▸ **Text segment**
--- BEGIN ---

Patrick Mantle, an East Rockaway, N.Y., history buff, needs a few good men and women—and even children—to fill the ranks of the Huntington Militia.

Mantle isn’t some radical firebrand. He is commander of a storied American Revolutionary War re-enactors group whose membership has dropped in recent years as an older generation retires or dies out.

Younger recruits, he says, are harder to come by in an age of endless distractions that include organized sports, the time-suck of social media and a culture more interested in being entertained than in joining something. Cost is also an issue, Mantle says, since a full Revolutionary War soldier’s kit, including uniform and musket, can run $3,000 and upward.

The Ancient and Honorable Huntington Militia, as it is known, was formed in 1653 to protect the village of Huntington from hostile Dutch colonials nearby. By the outbreak of the American Revolution, the militia had thrown in its lot with the Continental Congress and would go on to fight in several Revolutionary War battles.

Re-enactors like Mantle accouter themselves in authentic (or as authentic as possible) colonial-era garb and weapons, and gather at historic sites to re-enact battles, military-camp life and even the British occupation of American towns. Another touch of authenticity: As was true during the Revolution, soldiers are often joined in camp by their wives and children.

The Civil War dominates

The U.S. has some 240 Revolutionary War re-enactor groups representing about 4,500 hobbyists, according to the Brigade of the American Revolution, a Pennsylvania-based umbrella group that tracks membership. By comparison, Civil War re-enactors number about 25,000 to 30,000. During the run-up to the 1976 U.S. bicentennial, as many as 20,000 hobbyists signed up to participate in Revolutionary War re-enacting events, according to the Brigade.

Mantle’s Huntington Militia has about 40 members, with about half that many attending events, down from a peak of 50 when Mantle joined in 2013. Three other Long Island re-enactor groups are having similar recruiting issues.

“It’s all about keeping the history alive,” says the 34-year-old Mantle, a TV news photographer who majored in history with an American Revolution focus. “To do that, we have to find a way to keep the hobby going,” he says.

--- END ---

▸ **Entries supplied**
--- BEGIN ---

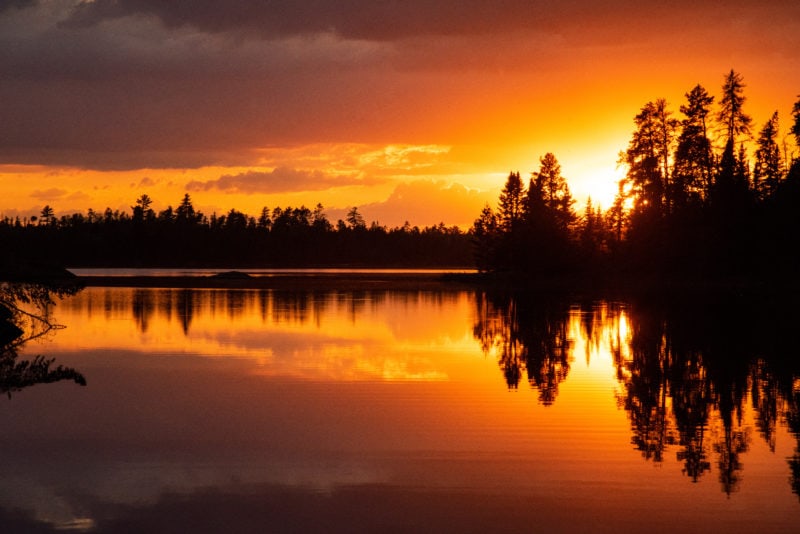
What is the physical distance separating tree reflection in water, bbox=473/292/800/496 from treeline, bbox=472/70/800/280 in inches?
801

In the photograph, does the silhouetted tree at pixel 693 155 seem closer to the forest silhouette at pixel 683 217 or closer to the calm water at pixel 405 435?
the forest silhouette at pixel 683 217

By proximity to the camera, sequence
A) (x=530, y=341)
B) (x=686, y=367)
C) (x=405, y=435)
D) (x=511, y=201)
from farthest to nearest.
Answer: (x=511, y=201) < (x=530, y=341) < (x=686, y=367) < (x=405, y=435)

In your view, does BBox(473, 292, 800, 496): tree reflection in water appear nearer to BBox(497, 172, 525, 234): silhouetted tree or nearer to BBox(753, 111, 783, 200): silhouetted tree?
BBox(753, 111, 783, 200): silhouetted tree

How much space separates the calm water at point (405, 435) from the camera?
11.3 m

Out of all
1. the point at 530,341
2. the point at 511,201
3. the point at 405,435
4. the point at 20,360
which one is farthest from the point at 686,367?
the point at 511,201

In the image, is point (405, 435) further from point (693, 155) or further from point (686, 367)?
point (693, 155)

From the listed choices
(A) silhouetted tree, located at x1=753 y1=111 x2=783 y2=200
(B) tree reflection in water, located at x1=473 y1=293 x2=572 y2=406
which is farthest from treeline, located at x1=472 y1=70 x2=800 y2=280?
(B) tree reflection in water, located at x1=473 y1=293 x2=572 y2=406

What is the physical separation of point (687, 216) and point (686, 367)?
2150 inches

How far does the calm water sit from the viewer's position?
11258 mm

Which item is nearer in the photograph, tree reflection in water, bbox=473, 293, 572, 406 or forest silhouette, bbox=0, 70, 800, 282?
tree reflection in water, bbox=473, 293, 572, 406

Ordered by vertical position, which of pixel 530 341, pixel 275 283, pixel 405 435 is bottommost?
pixel 405 435

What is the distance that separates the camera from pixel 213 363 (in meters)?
25.8

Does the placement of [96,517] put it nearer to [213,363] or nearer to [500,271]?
[213,363]

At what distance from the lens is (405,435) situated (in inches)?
625
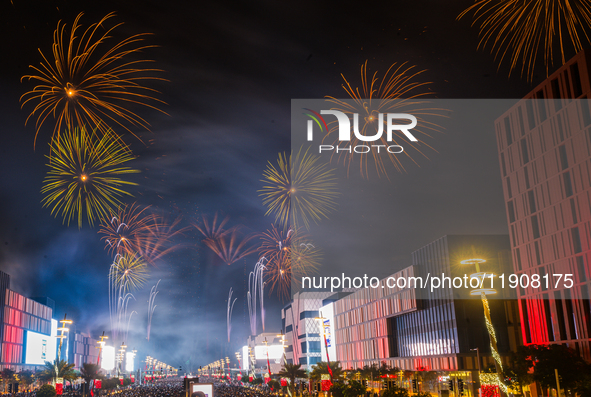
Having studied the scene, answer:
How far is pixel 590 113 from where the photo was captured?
154 feet

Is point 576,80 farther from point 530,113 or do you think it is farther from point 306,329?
point 306,329

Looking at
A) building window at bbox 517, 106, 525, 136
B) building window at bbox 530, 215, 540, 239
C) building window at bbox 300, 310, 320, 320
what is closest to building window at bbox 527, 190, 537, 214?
building window at bbox 530, 215, 540, 239

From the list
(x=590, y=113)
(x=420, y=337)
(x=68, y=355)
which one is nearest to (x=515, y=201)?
(x=590, y=113)

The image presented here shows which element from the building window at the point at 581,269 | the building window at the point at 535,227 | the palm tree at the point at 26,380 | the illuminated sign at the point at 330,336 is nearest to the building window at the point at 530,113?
the building window at the point at 535,227

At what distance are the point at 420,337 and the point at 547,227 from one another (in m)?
37.8

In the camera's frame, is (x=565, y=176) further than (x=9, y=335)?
No

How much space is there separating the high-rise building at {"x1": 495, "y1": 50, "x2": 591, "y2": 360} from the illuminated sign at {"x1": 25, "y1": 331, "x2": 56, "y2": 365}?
318 ft

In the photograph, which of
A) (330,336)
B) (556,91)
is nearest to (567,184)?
(556,91)

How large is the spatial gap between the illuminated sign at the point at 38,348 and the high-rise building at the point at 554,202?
96936 mm

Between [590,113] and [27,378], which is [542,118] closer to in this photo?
[590,113]

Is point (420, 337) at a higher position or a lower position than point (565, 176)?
lower

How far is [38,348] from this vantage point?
11194 cm

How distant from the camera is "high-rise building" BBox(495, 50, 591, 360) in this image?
157 ft

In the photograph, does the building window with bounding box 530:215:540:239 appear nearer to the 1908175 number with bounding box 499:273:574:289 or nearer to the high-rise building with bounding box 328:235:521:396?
the 1908175 number with bounding box 499:273:574:289
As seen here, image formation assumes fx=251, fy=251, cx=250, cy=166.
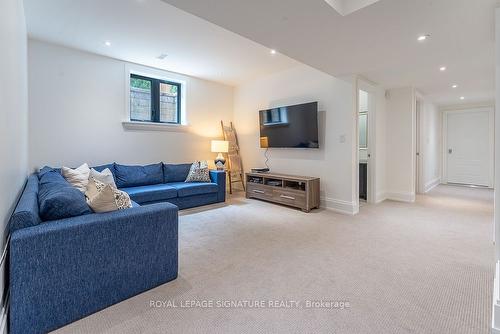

--- END ---

▸ **Set of tasks**
1/ Translate this sentence from the article about the Huntington Militia into Spanish: "Three other Long Island re-enactor groups are having similar recruiting issues."
2/ According to the article about the Huntington Militia, roughly how many Civil War re-enactors are there?
3/ Print the portion of the article about the Huntington Militia that begins at the words "Younger recruits, he" and stop after "Revolutionary War battles.".
The items are separate material from the article about the Huntington Militia.

▸ **Solutions**
1/ Otros tres grupos de recreadores de Long Island tienen problemas de reclutamiento similares.

2/ About 25,000 to 30,000.

3/
Younger recruits, he says, are harder to come by in an age of endless distractions that include organized sports, the time-suck of social media and a culture more interested in being entertained than in joining something. Cost is also an issue, Mantle says, since a full Revolutionary War soldier’s kit, including uniform and musket, can run $3,000 and upward.

The Ancient and Honorable Huntington Militia, as it is known, was formed in 1653 to protect the village of Huntington from hostile Dutch colonials nearby. By the outbreak of the American Revolution, the militia had thrown in its lot with the Continental Congress and would go on to fight in several Revolutionary War battles.